L’Organisation démocratique du Peuple oromo (OPDO), membre de la coalition du Front démocratique révolutionnaire du peuple éthiopien (EPRDF), au pouvoir depuis 1991 en Ethiopie, « a décidé l’arrêt du projet » vivement contesté par les habitants d’Addis-Abeba.

Début janvier, l’ONG internationale Human Rights Watch (HRW) a accusé la police d’avoir tiré sur des manifestants « généralement pacifiques » et d’avoir tué au moins 140 personnes. Mais le bilan officiel du gouvernement éthiopien est de cinq morts.

Les manifestations contre le gouvernement sont rares en Ethiopie où l’opposition est sans moyens et où l’EPRDF, qui monopolise avec de petites formations alliées tous les sièges à l’Assemblée nationale, est accusé d’étouffer toute contestation.

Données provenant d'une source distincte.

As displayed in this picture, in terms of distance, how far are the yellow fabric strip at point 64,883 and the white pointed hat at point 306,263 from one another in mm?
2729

Le plan d’urbanisme avait suscité des craintes d’expropriation de fermiers oromo, le plus important groupe ethnique du pays, de leurs terres et avait déclenché en novembre 2015, à l’initiative d’étudiants, des manifestations violemment réprimées notamment dans la région Oromia.

Forte de 27 millions d’habitants, l’Oromia entoure Addis Abeba et s’étend sur de larges parties de l’ouest, du centre, de l’est et du sud du pays. La région possède sa propre langue, l’oromo qui est distincte de l’amharique, la langue du peuple amhara et de l’administration.

Amnesty International avait accusé en octobre dernier les autorités éthiopiennes d’abus systématiques, d’arrestations arbitraires, de détentions illégales, torture, exécutions extra-judiciaires, contre les Oromo, considérés comme hostiles au gouvernement.